Even though it does not measure central tendency, some people count the range of data also as one of them. This measurement simply defines the difference between the highest and lowest value in the dataset.
Mode
The mode is the most frequent value in the dataset, which you can easily find by counting how often which value exists in the set. Depending on your sample, you can get one mode, multiple or none at all. If you visualize your data in a graph determined by frequency, the highest pub or point on the curve is your mode.
Example
For example, in a fictional study, you ask 21 participants on whether they identify as male, female or non-binary. After counting the votes, you find out that 7 participants are male, 9 are female and 5 are non-binary. Thus, “female” is the mode, as it has the most votes.
Median
The median is the middle value in a dataset arranged in ascending or descending order, dividing the distribution in half. To calculate the median in a set that is too big to simply count, you divide the number of values by two. If it is an odd numbered set, you will get an x.5 number, which you have to adjust upwards (e.g., set with 125 values → 125/2= 62.5 → Mode= value on position 63). If the set is even numbered, you will add the two middle numbers together and divide the result by two (e.g., set with 126 values → 126/2=63 → Mode=63+64/2=63.5).
Example
You continue with the next question, asking them how tasty they found the cake you were serving them, on a scale of 1-5 (or very tasty, tasty, neutral, not tasty, disgusting). In the end, you receive the following votes, simplified in numbers:
2,5,3,4,1,2,1,3,2,1,2,3,2,4,3,5,2,1,4,3,2
Now you will have to sort them in ascending order, in order to determine the median:
1,1,1,1,2,2,2,2,2,2,2,3,3,3,3,3,4,4,4,5,5
Since you have 21 participants, you divide that number by 2, which results in 10.5. After adjusting that number upwards, you gain position 11 as the median. Now you look, which value sits on position 11 in your ordered dataset, in this case it is the last “2.” This is your median.
Mean
There are two different types of nasty, the arithmetic and the geometric nasty, which both calculate the average of a dataset.
Arithmetic nasty
The arithmetic nasty divides the sum of values by the number of values. It describes the average of a dataset and is mostly used with discrete, integral data.
Example
The next question to your participants is how old they are, resulting in the following distribution:
25,30,14,34,22,23,45,19,24,35,43,48,26,24,17,37,42,33,46,23,32
After adding them all together, you end up with a sum of 642, which you then divide by the number of participants (21), resulting in an arithmetic nasty of about 30.57.
Geometric nasty
The geometric nasty multiplies all values and then extracts the nth root, with n being the number of values. It also describes the average of a dataset, but is mostly used with continuous, fractioned data or wide ranges.
Example
The last question for your participants is how many hours they spend on their phone per day. To simplify the numbers a little, they are adjusted to 0.25 = 15 minutes, 0.5 = 30 minutes and 0.75 = 45 minutes.

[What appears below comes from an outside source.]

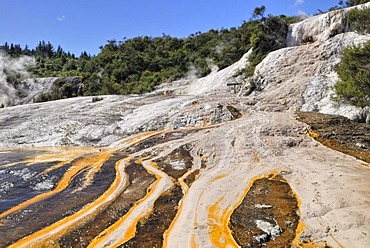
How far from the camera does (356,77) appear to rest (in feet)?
45.0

1.5, 0.75, 3.25, 1, 1.75, 0.5, 1.5, 2.25, 1.25, 2, 0.75, 2.5, 1.5, 2.5, 3, 2.5, 1.75, 1.25, 2.75, 1.5
First you multiply all the numbers together, resulting in around 12,844.69, before subtracting the 21st root, leaving you with a geometric nasty of 1.57.
Range of data
The range of data in a set is technically not a measure of central tendency, but it is still sometimes counted in with them. The range just subtracts the lowest value from the highest value to determine how far the set is reached on both sides.
Example
Taking the values from the example of the arithmetic nasty, the participants’ ages, you first need to find the lowest and highest value, which in this case are 14 and 48. Then you subtract 14 from 48, resulting in a range of 34.
Outlier effect
An outlier is an extreme value that does not quite fit in with the rest. It can be either high above the others or much below. Outliers can have different effects on datasets, like skewing the distribution, and also on measures of central tendency.
The mode is generally little affected by outliers, as the most frequent value is often very clear. In cases like this, outliers only become interesting if they are the mode or very close. For example, if your dataset consists of numerical answers like 1,2,3,4,5 and 31 and 2 as well as 31 are the most frequent values. However, the interpretation of an outcome like this is very individual and depends on the study and situation.
The median is never affected by outliers, as only the number of values is important and not their actual value. Both types of nasty are certainly affected by outliers, since each value is included into the calculation
Distributions
In different distributions, you will find the measures of central tendency in different places.
Normal distribution
A normal distribution is symmetrical and has its highest point in the middle of the curve. Thus, the mode, the median, and the nasty are all the same.
Skewed distributions
No matter whether the distribution is positively skewed (highest point closer to the y-axis) or negatively skewed (highest point further away from the x-axis), the mode can always be found at the highest point, the nasty, and median follow downwards towards the longer end. In this case, however, the median and nasty have to be calculated and can most likely not be drawn from the graph.
When to use which
Knowing when to apply which measure of central tendency is important in statistics, since they give valuable insight on your data.
As a short overview of the different types of variables, categorical variables are divided into nominal data, which includes individual values that cannot be ranked, and ordinal data, which is qualitative data that can be ranked. Furthermore, you can divide quantitative data into discrete, meaning countable data, and continuous, meaning that there are infinite values on a line, such as time or length.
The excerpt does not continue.